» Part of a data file
———

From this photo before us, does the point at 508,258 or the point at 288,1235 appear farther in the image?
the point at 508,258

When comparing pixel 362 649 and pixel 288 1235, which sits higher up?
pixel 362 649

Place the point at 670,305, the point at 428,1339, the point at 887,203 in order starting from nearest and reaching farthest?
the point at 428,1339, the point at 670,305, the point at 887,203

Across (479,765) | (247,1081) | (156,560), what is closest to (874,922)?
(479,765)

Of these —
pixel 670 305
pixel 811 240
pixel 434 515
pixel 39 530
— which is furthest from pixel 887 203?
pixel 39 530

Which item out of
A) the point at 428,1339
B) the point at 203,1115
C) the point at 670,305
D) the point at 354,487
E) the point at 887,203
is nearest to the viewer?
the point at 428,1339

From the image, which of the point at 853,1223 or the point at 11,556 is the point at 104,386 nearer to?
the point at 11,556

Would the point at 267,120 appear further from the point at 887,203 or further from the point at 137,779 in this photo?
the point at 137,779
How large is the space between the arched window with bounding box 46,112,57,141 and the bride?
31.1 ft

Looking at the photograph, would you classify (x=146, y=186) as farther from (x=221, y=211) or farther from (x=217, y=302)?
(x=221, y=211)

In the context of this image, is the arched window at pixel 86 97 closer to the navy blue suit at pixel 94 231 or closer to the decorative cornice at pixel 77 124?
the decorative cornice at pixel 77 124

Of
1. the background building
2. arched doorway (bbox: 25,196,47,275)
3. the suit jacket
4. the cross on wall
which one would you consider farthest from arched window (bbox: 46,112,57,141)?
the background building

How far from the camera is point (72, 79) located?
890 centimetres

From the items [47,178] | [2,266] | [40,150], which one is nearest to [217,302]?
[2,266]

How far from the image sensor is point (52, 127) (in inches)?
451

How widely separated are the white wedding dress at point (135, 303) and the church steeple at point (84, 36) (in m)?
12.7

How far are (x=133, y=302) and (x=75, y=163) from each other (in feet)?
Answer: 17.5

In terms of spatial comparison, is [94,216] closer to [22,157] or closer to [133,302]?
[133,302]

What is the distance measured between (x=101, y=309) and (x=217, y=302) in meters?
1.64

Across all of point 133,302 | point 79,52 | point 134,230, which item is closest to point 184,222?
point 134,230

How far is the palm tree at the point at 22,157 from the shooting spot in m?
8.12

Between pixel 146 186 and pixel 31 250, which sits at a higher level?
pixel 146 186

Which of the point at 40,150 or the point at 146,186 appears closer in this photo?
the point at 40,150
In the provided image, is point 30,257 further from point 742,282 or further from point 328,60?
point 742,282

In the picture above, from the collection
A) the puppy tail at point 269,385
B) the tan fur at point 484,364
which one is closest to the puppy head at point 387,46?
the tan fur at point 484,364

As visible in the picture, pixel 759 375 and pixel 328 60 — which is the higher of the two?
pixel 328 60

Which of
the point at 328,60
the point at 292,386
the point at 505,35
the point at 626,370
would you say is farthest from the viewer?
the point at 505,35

———

» TO DO
Nothing may be left out: return each entry exactly as it reads.

» COMPLETED EXERCISE
From this photo before us, does the point at 508,258 or the point at 288,1235 appear farther in the image?
the point at 508,258

When comparing pixel 362 649 and pixel 288 1235, which sits higher up?
pixel 362 649

Place the point at 670,305, the point at 428,1339, the point at 887,203 in order starting from nearest and reaching farthest?
the point at 428,1339, the point at 670,305, the point at 887,203

Across (479,765) | (247,1081) | (156,560), what is closest to (874,922)?
(479,765)

Of these —
pixel 670 305
pixel 811 240
pixel 434 515
pixel 39 530
— which is furthest from pixel 887 203?
pixel 39 530

Which item out of
A) the point at 428,1339
B) the point at 203,1115
C) the point at 670,305
D) the point at 354,487
E) the point at 887,203
is nearest to the viewer?
the point at 428,1339

From the image, which of the point at 853,1223 or the point at 11,556 is the point at 104,386 nearer to?
the point at 11,556

Would the point at 267,120 appear further from the point at 887,203 or further from the point at 137,779 in this photo?
the point at 137,779
How large is the space between the arched window with bounding box 46,112,57,141 and the bride?
31.1 ft

Looking at the photograph, would you classify (x=146, y=186) as farther from (x=221, y=211) or farther from (x=217, y=302)?
(x=221, y=211)

In the context of this image, is the arched window at pixel 86 97 closer to the navy blue suit at pixel 94 231 or closer to the decorative cornice at pixel 77 124?
the decorative cornice at pixel 77 124

Of
1. the background building
2. arched doorway (bbox: 25,196,47,275)
3. the suit jacket
4. the cross on wall
which one would you consider farthest from arched window (bbox: 46,112,57,141)?
the background building

How far from the camera is point (72, 79) located?
890 centimetres

From the items [47,178] | [2,266] | [40,150], which one is nearest to [217,302]?
[2,266]

How far from the image sensor is point (52, 127) (in inches)?
451

How widely separated are the white wedding dress at point (135, 303) and the church steeple at point (84, 36) (in m)?
12.7

How far are (x=133, y=302) and (x=75, y=163) from each other (in feet)?
Answer: 17.5

In terms of spatial comparison, is [94,216] closer to [22,157] or closer to [133,302]?
[133,302]

What is the distance measured between (x=101, y=309) and (x=217, y=302) in meters?
1.64

Across all of point 133,302 | point 79,52 | point 134,230, which item is closest to point 184,222?
point 134,230

How far is the palm tree at the point at 22,157 from the shooting spot in m?
8.12

Between pixel 146 186 and pixel 31 250, which sits at a higher level?
pixel 146 186

Which of the point at 40,150 or the point at 146,186 appears closer in this photo?
the point at 40,150
In the provided image, is point 30,257 further from point 742,282 or further from point 328,60?
point 742,282

In the picture above, from the collection
A) the puppy tail at point 269,385
B) the tan fur at point 484,364
which one is closest to the puppy head at point 387,46?
the tan fur at point 484,364

As visible in the picture, pixel 759 375 and pixel 328 60 — which is the higher of the two?
pixel 328 60

Which of
the point at 328,60
the point at 292,386
the point at 505,35
the point at 626,370
would you say is farthest from the viewer?
the point at 505,35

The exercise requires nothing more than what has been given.